INSTRUCTIONS TO FOLLOW:
Rewrite the data from the line with "How far are" to the line with "19.2 metres", replacing "tall grass" with "wild grass" and keeping everything else unchanged. Leave the pictures out of your answer.

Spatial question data
-.-.-
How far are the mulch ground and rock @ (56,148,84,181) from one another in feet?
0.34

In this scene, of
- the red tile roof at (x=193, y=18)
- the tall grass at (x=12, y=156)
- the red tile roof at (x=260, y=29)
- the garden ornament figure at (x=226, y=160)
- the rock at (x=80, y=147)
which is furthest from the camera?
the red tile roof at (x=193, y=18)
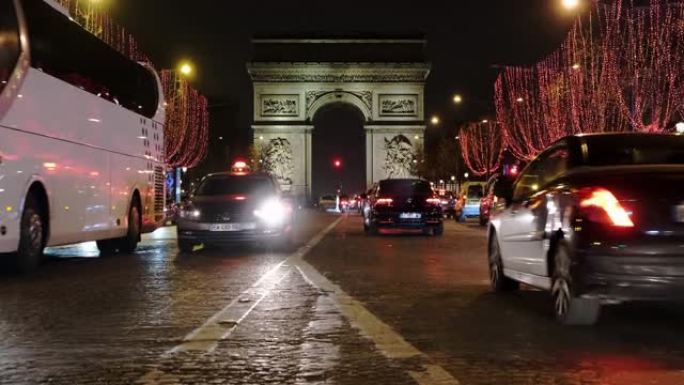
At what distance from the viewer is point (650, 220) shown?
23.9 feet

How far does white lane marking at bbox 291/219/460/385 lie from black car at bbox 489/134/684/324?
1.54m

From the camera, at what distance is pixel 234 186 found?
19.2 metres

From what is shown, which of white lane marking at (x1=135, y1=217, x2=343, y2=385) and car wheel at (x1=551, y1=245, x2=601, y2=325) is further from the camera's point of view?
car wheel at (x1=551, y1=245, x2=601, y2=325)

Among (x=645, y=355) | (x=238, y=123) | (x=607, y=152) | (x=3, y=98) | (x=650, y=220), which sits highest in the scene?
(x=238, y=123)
-.-.-
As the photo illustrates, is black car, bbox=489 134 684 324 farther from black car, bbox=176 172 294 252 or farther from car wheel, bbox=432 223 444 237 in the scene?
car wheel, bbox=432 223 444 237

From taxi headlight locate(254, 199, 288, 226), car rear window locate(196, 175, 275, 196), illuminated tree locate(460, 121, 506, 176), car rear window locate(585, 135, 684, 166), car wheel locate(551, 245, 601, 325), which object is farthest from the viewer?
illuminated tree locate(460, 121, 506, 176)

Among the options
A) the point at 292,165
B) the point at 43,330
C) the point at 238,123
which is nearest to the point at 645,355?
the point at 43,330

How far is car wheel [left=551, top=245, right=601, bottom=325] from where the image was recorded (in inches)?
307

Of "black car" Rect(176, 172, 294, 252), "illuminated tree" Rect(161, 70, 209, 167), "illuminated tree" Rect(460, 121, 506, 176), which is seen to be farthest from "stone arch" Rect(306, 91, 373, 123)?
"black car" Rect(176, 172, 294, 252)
-.-.-
SOLUTION FOR THIS PROBLEM:
How far are the mulch ground and rock @ (56,148,84,181) from one another in feet?
0.34

In this scene, of
- the red tile roof at (x=193, y=18)
- the wild grass at (x=12, y=156)
- the red tile roof at (x=260, y=29)
- the garden ornament figure at (x=226, y=160)
- the rock at (x=80, y=147)
which is furthest from the camera?
the red tile roof at (x=193, y=18)
At what distance from the viewer is point (650, 220) shown?
23.9 feet

How far does white lane marking at bbox 291/219/460/385 lie from black car at bbox 489/134/684/324?
1.54m

From the camera, at what distance is pixel 234 186 found?
19.2 metres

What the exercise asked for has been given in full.